This year is my first as a University of Dayton alumna, and after experiencing five St. Patrick’s Day celebrations surrounded by a sea of green Flyers lining Lowes Street, I felt a certain ache about being away from “home” this year. But I would soon be surrounded by more Flyers than I ever would have found on campus.
Shelby Quinlivan ’06, a co-worker and possibly the biggest Flyer fanatic I’ve had the pleasure of knowing, agreed to join me on the trip to St. Louis to see the men’s basketball team make its third-consecutive NCAA Tournament appearance. We hit the highway for the six-hour drive.
As our journey progressed west, we saw the fleets of Archie’s Army on I-70. It seemed that every car on the highway was adorned with #FlyerFaithful bumper stickers and decals — and even a car painted “LOWD and proud.”
It was like playing the license plate game, but looking for anything and everything UD.
A sea of red awaited our arrival in St. Louis. Dancing around the alumni pre-game celebration on Friday morning at Ballpark Village, a dining and entertainment district downtown, I met people who had arrived from both coasts and all parts in between.
Lori Hausfeld said she travels from her home in Florida to UD Arena for all the men’s basketball home games. The tournament was no exception. “It’s like a big reunion,” she said, glancing around the room filled with alumni. “It’s like a family.”
With the sounds of Willie Morris and the Flyer Pep Band filling the air, another grad told me he could only stay for a day because he had to return to California for his 8-year-old’s soccer game. The energy in the room was #loUD and #proUD as Flyers chanted a rounding “O-O-O-O-N.”
The journey, unfortunately, would end for the Flyers that day. After a strong first half with just a 2-point deficit at halftime against Syracuse, the Flyers couldn’t repeat their wizardry of 2014 and 2015 to advance to the next round. But the game was not absent of magic. Toward the game’s end, the Scottrade Center erupted in applause. I turned to the man next to me to ask what was going on; he told me the seniors were being applauded off the court. Without prompting, the Flyer Faithful were on their feet. The final score was not on our side — 70-51 — but there was no absence of pride for how far this team had come.

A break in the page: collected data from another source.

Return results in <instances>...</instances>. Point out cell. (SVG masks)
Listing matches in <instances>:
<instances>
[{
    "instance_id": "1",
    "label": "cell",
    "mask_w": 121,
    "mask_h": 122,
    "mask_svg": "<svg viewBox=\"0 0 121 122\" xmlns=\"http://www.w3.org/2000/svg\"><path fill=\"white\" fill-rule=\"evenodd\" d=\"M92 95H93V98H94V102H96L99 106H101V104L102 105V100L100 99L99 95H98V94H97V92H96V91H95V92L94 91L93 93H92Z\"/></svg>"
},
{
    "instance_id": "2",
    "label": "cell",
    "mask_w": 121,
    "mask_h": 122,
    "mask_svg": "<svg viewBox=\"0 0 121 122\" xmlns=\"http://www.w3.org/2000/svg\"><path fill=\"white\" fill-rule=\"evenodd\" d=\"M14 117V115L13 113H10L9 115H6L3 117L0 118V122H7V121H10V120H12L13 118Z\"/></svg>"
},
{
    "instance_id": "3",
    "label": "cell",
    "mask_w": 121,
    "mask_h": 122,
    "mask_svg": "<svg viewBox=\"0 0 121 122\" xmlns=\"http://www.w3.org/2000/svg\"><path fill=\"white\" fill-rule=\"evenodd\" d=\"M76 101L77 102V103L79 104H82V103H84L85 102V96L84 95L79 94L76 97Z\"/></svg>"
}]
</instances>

After the game, we made our way back to Ballpark Village to grab a bite and reunite with fellow Flyers. We saw one wearing a Flyer sweater vest and Xavier cap. “I went to undergrad at UD got my masters from Xavier,” he said. Another Flyer/Musketeer said he went to UD but had since moved to Cincinnati and was looking for any and every way to show his Ohio pride while in St. Louis.
When Shelby and I headed home Saturday morning, we once again played our license plate game, knowing now that the people in those cars were the same ones we’d cheered and chanted with in St. Louis. I-70 had become our Lowes Street.
As the University’s social media strategist, Michaela Eames ’15 tells the UD story often in 140 characters or less. For the last two years — one as a student and one as a full-time staffer — she’s shared the excitement of UD’s NCAA Tournament runs with thousands of Flyer Faithful who’ve liked, retweeted and shared her words.